I sometimes feel that the computer industry is trying to destroy SCSI, or at the least, lock the low and midrange market out of it completely. I know this sounds harsh, but just look at the evidence:

  • SCSI devices usually cost much more than equivalent devices with a different interface. Look at SCSI Scanners vs. USB Scanners, SCSI hard disks vs. IDE hard disks, and so on. With hard disks, the price difference can be vast; a modern 18GB SCSI drive costs the same as a modern 60GB IDE drive.
  • It is difficult to find devices with a SCSI interface in mass market computer stores. If the mass market isn't allowed to adopt it, the prices will never go down.
  • Apple Computer has abolished on-board SCSI in their machines recently. Apple was once the primary supporter of SCSI in the consumer market, but they recently defected to IDE and USB as well.
  • The IDE bus is just now starting to perform as well as Ultra2 SCSI did a few years ago. The industry could have adopted SCSI instead of continuing to improve IDE, which was poorly designed from the start.
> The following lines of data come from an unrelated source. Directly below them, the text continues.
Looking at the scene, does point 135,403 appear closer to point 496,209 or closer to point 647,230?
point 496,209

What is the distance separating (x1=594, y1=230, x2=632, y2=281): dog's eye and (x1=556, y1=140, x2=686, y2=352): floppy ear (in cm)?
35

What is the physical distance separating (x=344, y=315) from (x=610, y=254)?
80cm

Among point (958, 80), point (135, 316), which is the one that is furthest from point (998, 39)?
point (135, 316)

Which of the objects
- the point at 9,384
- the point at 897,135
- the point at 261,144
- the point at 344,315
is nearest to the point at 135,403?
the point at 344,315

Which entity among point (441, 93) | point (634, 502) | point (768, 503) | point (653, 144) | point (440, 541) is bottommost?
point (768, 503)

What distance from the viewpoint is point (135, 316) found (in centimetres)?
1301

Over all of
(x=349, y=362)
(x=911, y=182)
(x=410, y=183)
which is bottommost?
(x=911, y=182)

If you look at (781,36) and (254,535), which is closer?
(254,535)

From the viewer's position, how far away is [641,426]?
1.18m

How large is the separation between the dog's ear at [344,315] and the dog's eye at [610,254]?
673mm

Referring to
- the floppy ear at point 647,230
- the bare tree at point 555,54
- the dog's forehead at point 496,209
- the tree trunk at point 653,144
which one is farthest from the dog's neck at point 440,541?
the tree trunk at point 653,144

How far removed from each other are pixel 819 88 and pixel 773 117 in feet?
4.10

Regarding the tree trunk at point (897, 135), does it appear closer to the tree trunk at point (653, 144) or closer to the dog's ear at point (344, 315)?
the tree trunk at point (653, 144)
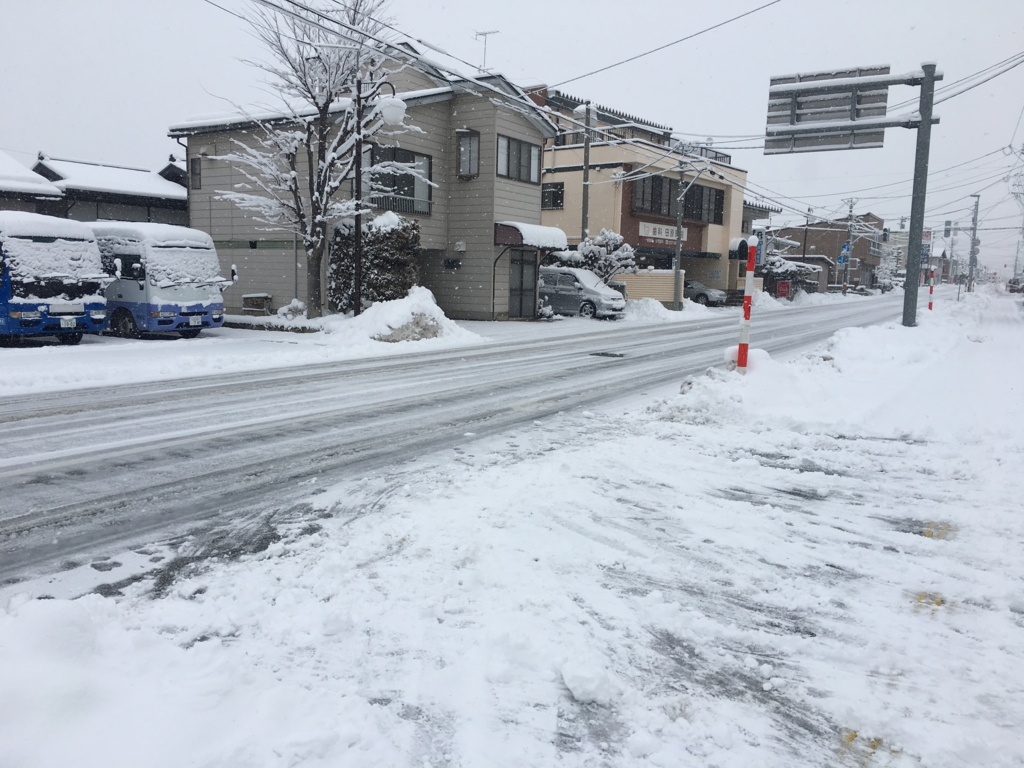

SCSI is a very powerful interface. Its high cost is entirely artificial; the computer industry is trying to keep it out of the hands of regular consumers so that it can continue to milk the high end. This is another example of better technology giving way to an inferior solution.

SCSI is not intended to be the mass-consumer storage medium. It's made more for commercial enterprises. SCSI drives last far longer than IDE drives. That's why high-end servers use SCSI and RAID-SCSI devices for mission-critical systems.

Apple is abandoning SCSI for FireWire on the high end and USB on the low end, and many of their machines have IDE for internal drives. All of these technologies are smaller and cheaper than on board SCSI. Sun is still using Ultra Wide SCSI in some of its servers, but is using IDE in its low end workstations, and Fibre channel on its very high end systems.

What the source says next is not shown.